Taking her daughters to remote Australia to sleep on the ground

Venture North camp, started by brothers Hugh and Aaron Gange who grew up in the bush farther south, is eco-luxe, meaning you get a tent, a comfortable mattress on a metal frame and a bathroom block with outdoor showers and loos. The camp has eight tents and can sleep up to 16. The site cannot be surpassed; nor can the food.

The camp, in Garig Gunak, sits atop red cliffs overlooking a stupendously beautiful beach. The only bummer is that you can walk, but not swim, at those beaches, the crocodile population being what it is. But as I sat drinking fine Australian wines, eating gourmet food and watching a glorious sunset as 16-foot crocs watched me from the beach below, the thrill of the place was worth the no-swim sacrifice.

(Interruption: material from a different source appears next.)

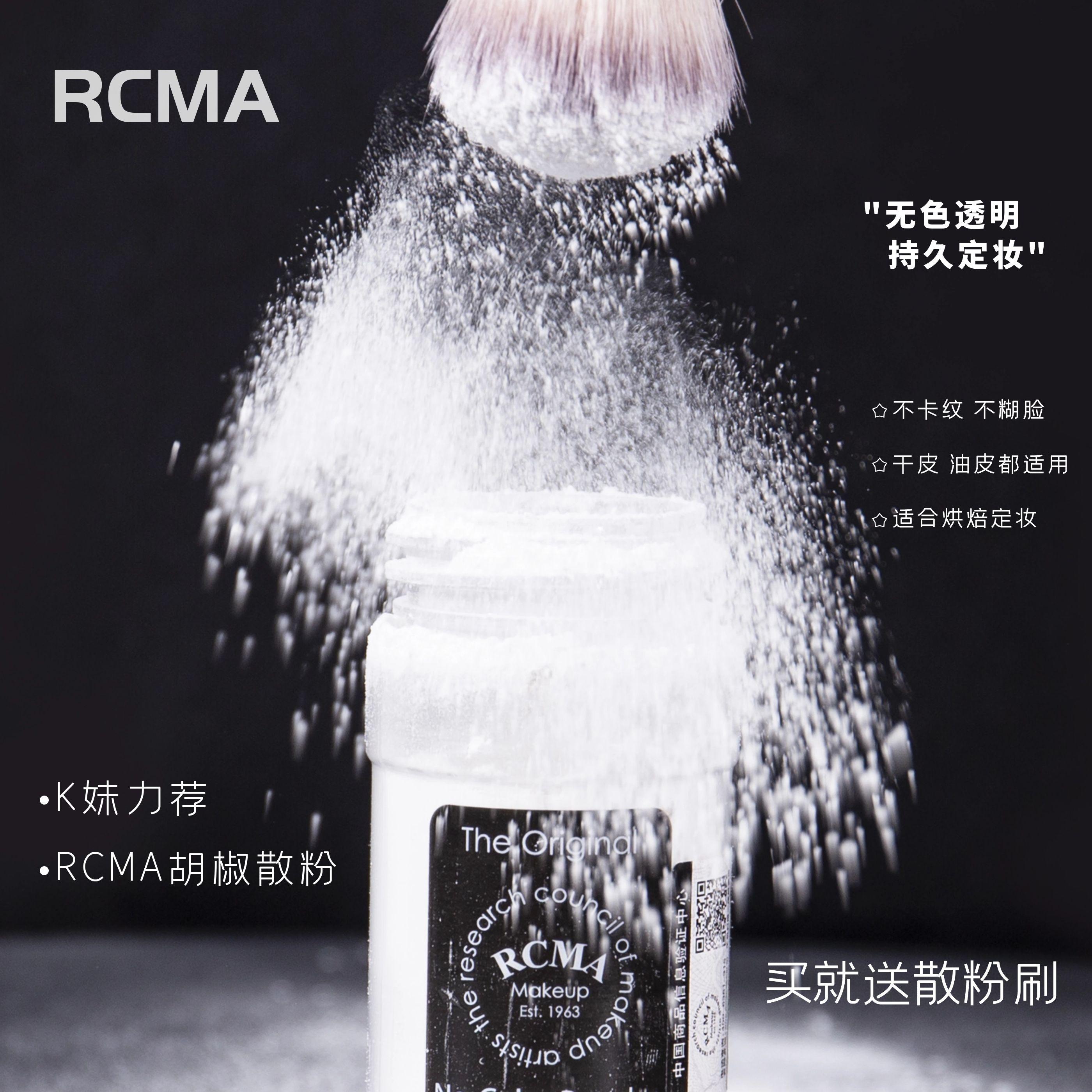 美国rcma无色黑胡椒粉散粉控油粉底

Hugh Gange was our guide, and on our first afternoon he told us we were heading to the beach to go mud crab hunting. Wielding a stick with metal prongs on the end, Hugh showed the girls how to identify tide line rocks under which the crabs hide.

Within 15 minutes we had caught four huge crabs. Hugh then whipped out a hammer and a mallet, exhibiting how to shuck the oysters we got straight off the rocks. This was easy pickings, and despite shouts of, "Oooh, gross," and "No way," the girls were soon banging away and securing our hors d'oeuvres.

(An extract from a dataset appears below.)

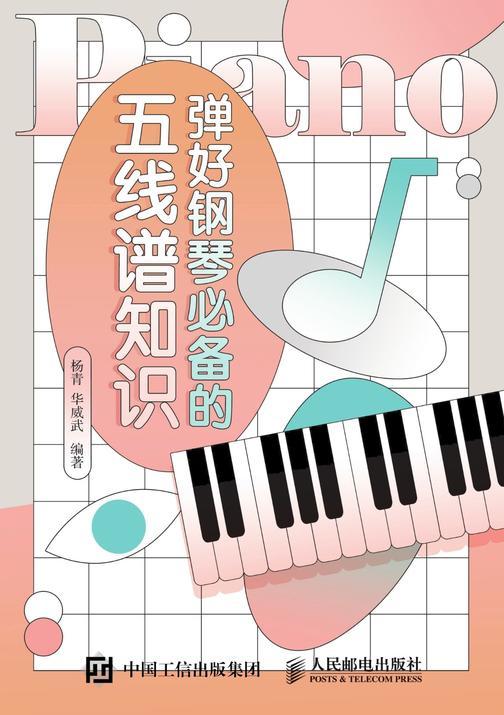 弹好钢琴的五线谱知识
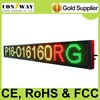 P16 RGY color outdoor electronic led screen with 2 lines, waterproof and multi-language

Hugh, a modern Aussie bloke, then took to the camp's open-air gourmet kitchen and whipped up crab stir-fried in a wok with chili and steamed crab with garlic butter for the girls. He then did the same with the giant, fresh oysters, leaving some raw and cooking others in the British Kirkpatrick style with bacon and cheese.

We spent our days at Venture North gathering food on the shore, fishing in one of the most abundant marine areas on Earth and visiting the ruins of a Victorian English settlement. Hugh explained how 80 miserable settlers built houses, hospitals and cottage industries, then died, one by one, of scurvy and malaria.

The neighboring Aborigines had tried to teach them to chew the leaves of the quinine tree (cure for malaria) and line their houses with melaleuca bark (natural bug repellent), to lick the citrus-tasting bellies of green ants (vitamin C) and eat the Kakadu plum (a fruit with a huge concentration of vitamin C), but the settlers thought this behavior primitive.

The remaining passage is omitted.